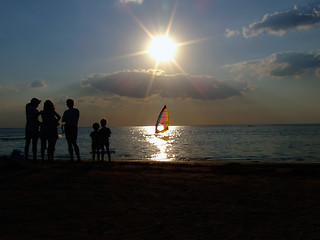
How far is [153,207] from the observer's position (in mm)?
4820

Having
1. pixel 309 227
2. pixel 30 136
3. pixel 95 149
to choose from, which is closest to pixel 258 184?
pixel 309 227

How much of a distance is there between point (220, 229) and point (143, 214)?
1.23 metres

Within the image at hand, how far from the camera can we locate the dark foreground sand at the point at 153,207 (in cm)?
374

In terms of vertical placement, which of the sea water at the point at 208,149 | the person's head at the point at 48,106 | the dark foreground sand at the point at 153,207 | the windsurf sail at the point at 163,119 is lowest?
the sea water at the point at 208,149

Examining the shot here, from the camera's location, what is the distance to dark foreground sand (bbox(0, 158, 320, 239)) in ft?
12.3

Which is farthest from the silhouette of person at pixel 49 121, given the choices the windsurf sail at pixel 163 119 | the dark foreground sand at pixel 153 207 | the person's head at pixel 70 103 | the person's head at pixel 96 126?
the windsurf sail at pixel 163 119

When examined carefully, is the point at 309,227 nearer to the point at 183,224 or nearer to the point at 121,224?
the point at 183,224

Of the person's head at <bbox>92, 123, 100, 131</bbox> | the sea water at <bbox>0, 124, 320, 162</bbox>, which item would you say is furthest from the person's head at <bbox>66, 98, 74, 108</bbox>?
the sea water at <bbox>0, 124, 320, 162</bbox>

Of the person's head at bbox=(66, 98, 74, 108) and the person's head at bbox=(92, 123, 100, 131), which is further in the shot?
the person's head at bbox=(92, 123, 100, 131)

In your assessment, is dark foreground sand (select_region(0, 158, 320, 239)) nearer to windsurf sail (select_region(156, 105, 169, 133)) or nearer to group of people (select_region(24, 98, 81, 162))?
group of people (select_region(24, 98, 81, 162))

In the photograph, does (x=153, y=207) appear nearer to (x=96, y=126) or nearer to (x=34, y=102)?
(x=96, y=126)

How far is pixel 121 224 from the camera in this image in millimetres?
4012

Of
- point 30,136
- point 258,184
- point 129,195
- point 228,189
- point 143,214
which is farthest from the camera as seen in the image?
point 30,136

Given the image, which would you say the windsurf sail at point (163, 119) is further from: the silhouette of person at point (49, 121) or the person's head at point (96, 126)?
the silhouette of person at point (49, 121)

--

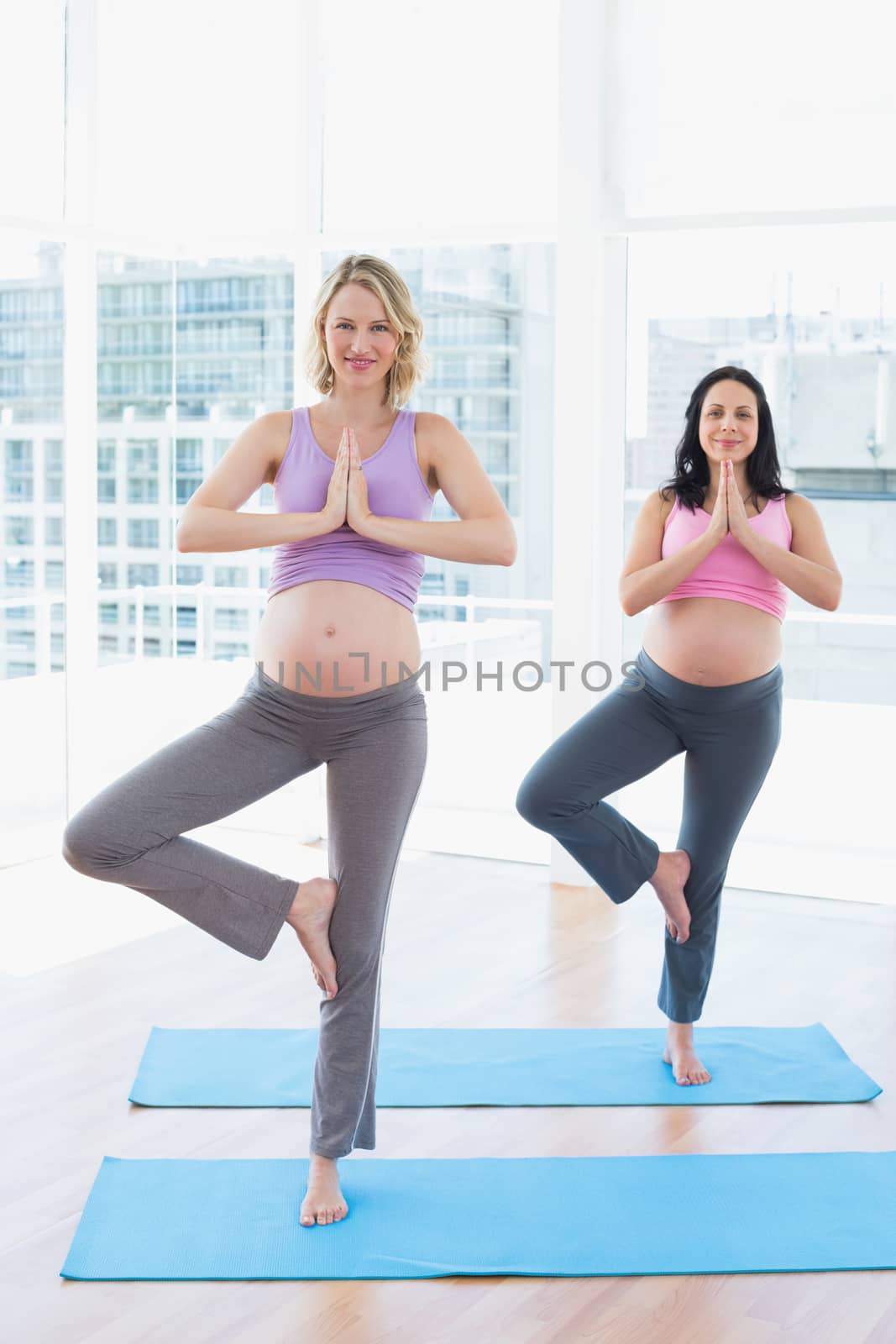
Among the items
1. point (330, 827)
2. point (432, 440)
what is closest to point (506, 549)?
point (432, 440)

--

◆ WHAT YOU ARE ASKED TO DO: Report every line of the items above that contains the string "from". Case matters.

◆ RESPONSE:
How far is [153,207] from the observer's position (in mm)?
to choose from, which is closest to pixel 258 184?
Within the image at hand, how far from the camera can we locate the dark foreground sand at the point at 153,207 (in cm)?
Examining the shot here, from the camera's location, what is the distance to dark foreground sand (bbox(0, 158, 320, 239)) in ft?
Which is farthest from the silhouette of person at pixel 49 121, given the choices the windsurf sail at pixel 163 119 | the dark foreground sand at pixel 153 207 | the person's head at pixel 70 103 | the person's head at pixel 96 126?
Of the person's head at <bbox>92, 123, 100, 131</bbox> | the sea water at <bbox>0, 124, 320, 162</bbox>, which item would you say is furthest from the person's head at <bbox>66, 98, 74, 108</bbox>?
How far is pixel 121 224 from the camera in this image in millimetres?
which is farthest from the camera as seen in the image?
Given the image, which would you say the windsurf sail at point (163, 119) is further from: the silhouette of person at point (49, 121) or the person's head at point (96, 126)?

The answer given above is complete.